For instance, bash substring is ${foo:offset:len} but in zsh it's $foo[start,end] and that's just one simple example.

zsh is a tcsh and ksh influenced shell which does many things its own way; POSIX compatibility is explicitly not a goal, but the developers are responsive to patches which add options/emulate behaviour that get things closer to POSIX. But when you start really getting into the power of the shell, you start creating write-only scripts, more so even than bash.

bash is POSIX sh + ksh + pedanticism, with some features now copied from zsh.

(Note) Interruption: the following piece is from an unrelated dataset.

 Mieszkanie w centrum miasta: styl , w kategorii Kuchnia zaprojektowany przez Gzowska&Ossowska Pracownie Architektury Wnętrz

It too has write-only scripts but because it has less powerful operators, you end up not using the conciseness of zsh and things might be more readable (except for all the quoting to avoid whitespace split, the stupid ksh-style $array means first-element-of-array, not all-elements-of-array, etc etc).

Writing scripts which take full advantage of the power of either shell is unwise, unless you're in a constrained environment (eg, writing system rc scripts, where some FSs might not be mounted, etc). As an ideal, use Perl/Python/Ruby/whatever for anything big enough that you need the expressiveness not in Bourne sh, if you want others to be able to maintain it. Keep the shell stuff for things relating to the interactive shell (tab completion programming, etc).

I wouldn't use bash over zsh. I'd use bare sh over zsh for simple scripts, or switch to a language where associative arrays have decent operators (unlike in zsh, where they are, again, 'concise'). I might switch a sh script to bash if I need that one little feature to extend an existing proven-working script and don't have time to rewrite it now.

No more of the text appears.